Não precisamos de muita coisa para viver. Acredito que para mim, tendo uma cama, cozinha, um sofá e um laptop com mouse já é mais que o suficiente, nem uma TV eu preciso. Cada pessoa tem suas necessidades, mas além do básico, não há porque acumular algumas coisas. Coleções grandes me desfiz de todas, hoje tenho cerca de 40 livros na casa de Matinhos e cerca de 30 livros guardados aqui. Vendi até minha coleção de livros técnicos de Geologia. Fazia mais de 15 anos que não abria estes livros e certamente iriam ficar pegando pó e inutilizados para sempre. Melhor me desfazer agora que acumular indefinidamente.

O que guardei? Esses 70 livros que citei, um material de papelaria (clips, canetas, pastas e papéis) material que eu realmente utilizo. O resto, doado ou vendido em sebos. Não tenho mais paciência para muita coisa. Hoje a redução é prioritária ao consumo em minha vida.

Digital para que te quero. Jogos? Digitais. Músicas? Digitais. Livros? Digitais no kindle e agora no MEC livros e BibliON. Tenho cerca de 1500 livros epub baixados e arquivados. Além de biblioteca física e empréstimo de livros de amigos. Não guardo mais nada nas estantes. Hoje tenho acesso a mais de 1400 jogos via família steam, o modo de compartilhamento de bibliotecas de jogos da loja de games steam entre um grupo de amigos. Fora cerca de 600 retrogames baixados para uso com emuladores. Música? Além do backup rip de todos os 450CDs que meus pais acumularam na vida deles, eu tomei a liberdade de baixar cerca de 20mil músicas curadas e selecionadas manualmente por mim. Pirataria? Sim.
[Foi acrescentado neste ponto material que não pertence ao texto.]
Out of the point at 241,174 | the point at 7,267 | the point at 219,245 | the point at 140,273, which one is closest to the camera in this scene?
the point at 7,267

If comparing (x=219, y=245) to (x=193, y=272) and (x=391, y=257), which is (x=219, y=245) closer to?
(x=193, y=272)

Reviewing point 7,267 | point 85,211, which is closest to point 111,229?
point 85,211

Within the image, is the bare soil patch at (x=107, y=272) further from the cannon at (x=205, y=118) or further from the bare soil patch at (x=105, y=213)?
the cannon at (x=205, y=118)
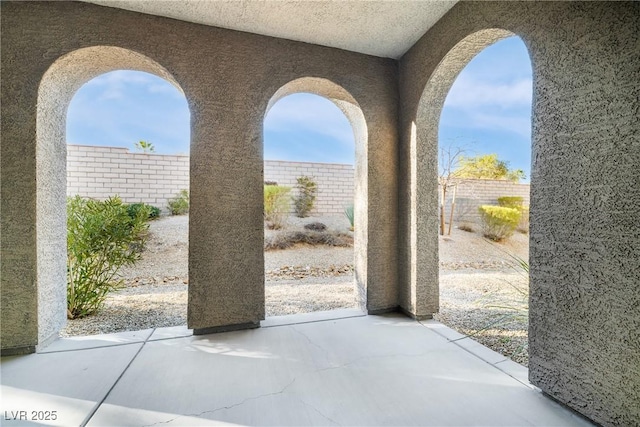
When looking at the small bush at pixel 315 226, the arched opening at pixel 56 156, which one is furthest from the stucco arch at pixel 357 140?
the small bush at pixel 315 226

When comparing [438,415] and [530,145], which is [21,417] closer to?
[438,415]

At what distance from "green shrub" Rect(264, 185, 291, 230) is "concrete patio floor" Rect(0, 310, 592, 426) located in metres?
5.16

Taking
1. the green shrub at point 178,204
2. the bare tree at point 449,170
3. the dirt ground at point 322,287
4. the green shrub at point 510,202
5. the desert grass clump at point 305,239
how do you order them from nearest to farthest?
the dirt ground at point 322,287 → the desert grass clump at point 305,239 → the green shrub at point 178,204 → the bare tree at point 449,170 → the green shrub at point 510,202

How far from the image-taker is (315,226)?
325 inches

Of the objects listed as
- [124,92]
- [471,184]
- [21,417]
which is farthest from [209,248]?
[471,184]

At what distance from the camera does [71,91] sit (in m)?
3.08

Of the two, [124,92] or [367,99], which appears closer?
[367,99]

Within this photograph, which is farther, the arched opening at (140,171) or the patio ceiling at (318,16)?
the arched opening at (140,171)

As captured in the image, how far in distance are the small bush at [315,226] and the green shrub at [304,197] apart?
0.52m

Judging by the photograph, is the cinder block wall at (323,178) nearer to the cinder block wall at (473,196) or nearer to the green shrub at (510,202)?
the cinder block wall at (473,196)

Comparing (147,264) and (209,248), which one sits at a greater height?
(209,248)

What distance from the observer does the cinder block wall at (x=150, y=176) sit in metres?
6.69

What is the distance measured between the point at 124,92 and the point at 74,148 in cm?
250

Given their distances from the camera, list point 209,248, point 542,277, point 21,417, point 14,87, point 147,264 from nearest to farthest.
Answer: point 21,417 → point 542,277 → point 14,87 → point 209,248 → point 147,264
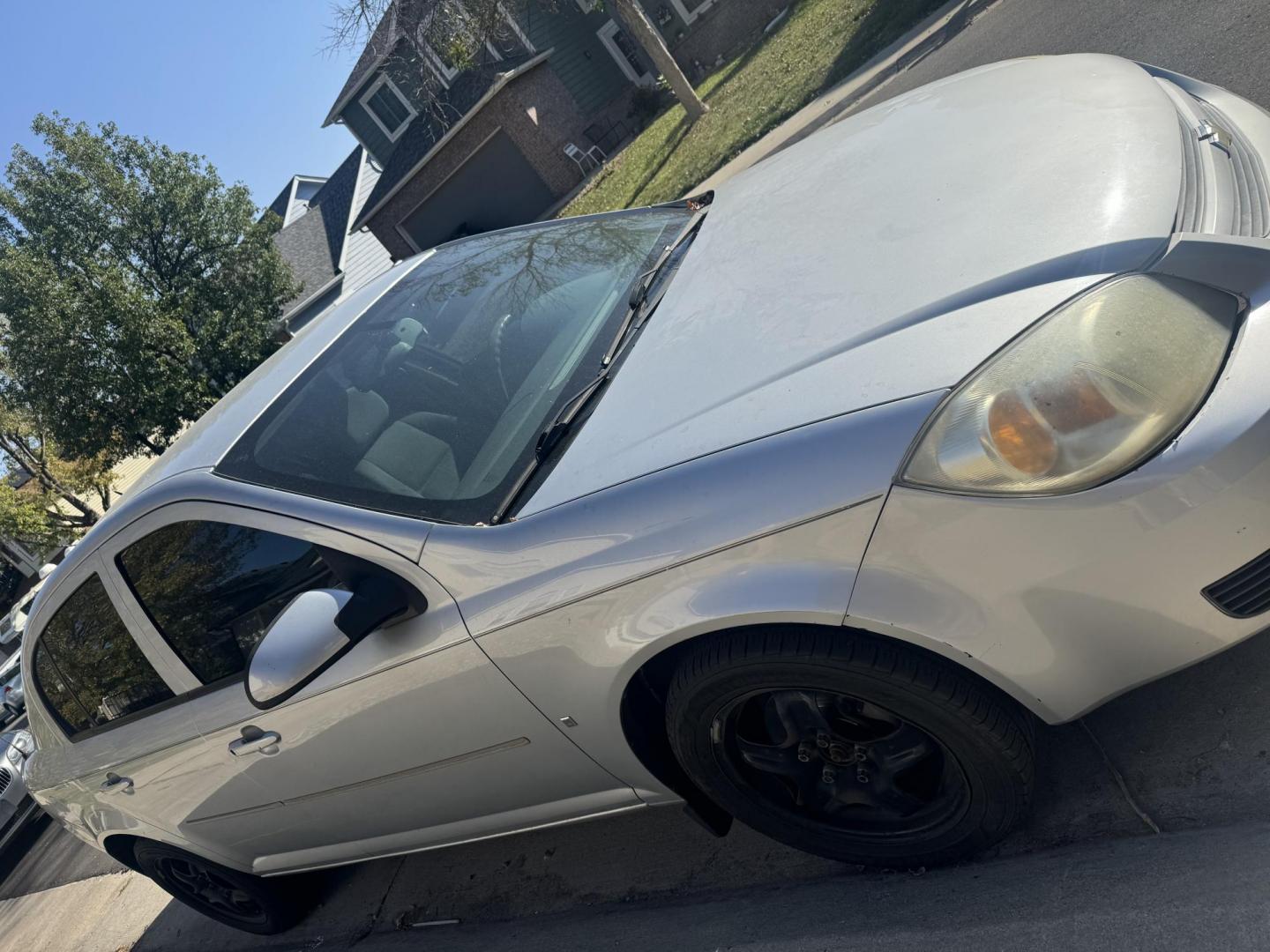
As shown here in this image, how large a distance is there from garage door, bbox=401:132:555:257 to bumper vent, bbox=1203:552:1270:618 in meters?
24.9

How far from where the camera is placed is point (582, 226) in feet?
12.8

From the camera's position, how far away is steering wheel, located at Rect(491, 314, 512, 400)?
281cm

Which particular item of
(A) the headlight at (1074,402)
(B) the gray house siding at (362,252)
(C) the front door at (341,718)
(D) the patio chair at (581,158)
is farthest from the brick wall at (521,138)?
(A) the headlight at (1074,402)

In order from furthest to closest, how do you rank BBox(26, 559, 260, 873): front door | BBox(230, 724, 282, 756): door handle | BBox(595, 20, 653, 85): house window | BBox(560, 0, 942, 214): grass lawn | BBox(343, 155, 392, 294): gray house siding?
BBox(595, 20, 653, 85): house window < BBox(343, 155, 392, 294): gray house siding < BBox(560, 0, 942, 214): grass lawn < BBox(26, 559, 260, 873): front door < BBox(230, 724, 282, 756): door handle

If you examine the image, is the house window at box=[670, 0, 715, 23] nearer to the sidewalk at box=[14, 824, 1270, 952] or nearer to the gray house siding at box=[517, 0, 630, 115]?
the gray house siding at box=[517, 0, 630, 115]

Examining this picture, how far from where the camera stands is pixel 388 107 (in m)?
27.5

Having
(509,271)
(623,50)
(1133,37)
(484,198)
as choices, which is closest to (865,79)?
(1133,37)

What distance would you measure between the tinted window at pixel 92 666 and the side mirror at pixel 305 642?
A: 117 cm

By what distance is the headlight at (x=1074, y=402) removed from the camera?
172 cm

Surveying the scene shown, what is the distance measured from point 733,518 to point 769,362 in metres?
0.41

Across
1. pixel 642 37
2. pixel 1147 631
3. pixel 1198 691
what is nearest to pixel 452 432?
pixel 1147 631

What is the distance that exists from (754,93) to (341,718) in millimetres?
16428

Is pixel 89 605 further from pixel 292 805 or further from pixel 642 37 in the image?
pixel 642 37

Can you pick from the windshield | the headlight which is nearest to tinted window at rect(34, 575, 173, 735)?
the windshield
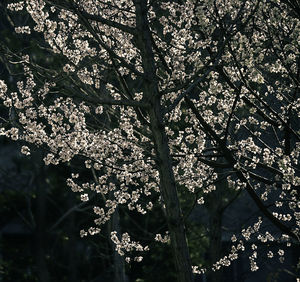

E hoje com um computador ou mesmo só com um celular, um portátil de emulação e um kindle eu tenho TODA A MINHA BIBLIOTECA DE MÍDIAS PARA VIDA INTEIRA, onde eu quiser estar.

E o que mais ficou? Minha coleção de rochas para uso didático. Uma caixa com uns 15 exemplares de interesse geológico. Também ficaram duas mochilas usadas, um mouse, dois teclados, um miniPC, um controle de videogame, um headphone e umas peças e tabuleiro de xadrez. (até o xadrez eu fui para o digital e online).

O resto? Limbo. Me sinto melhor assim e não vou pagar o fodão dizendo que o minimalismo salvou minha vida.

Hoje gosto de ter alguns produtos funcionais e de preferência de alta qualidade e durabilidade. Mas acumular o que não mais preciso, é um tiro no pé. A mudança acabou, estou indo de volta ao básico, focado no digital e não me importo se eu “não possuir as coisas”, há quem se importe em ter o disco físico, o objeto na estante pegando pó. Eu me conformo com o digital, existem vantagens e desvantagens disto tudo. Mas ter tudo que preciso para minha vida de consumo midiático para uma vida toda dentro de uma mochila com 4 objetos (tablet / notebook / kindle / portátil de emulação) é algo surreal que só a modernidade permite.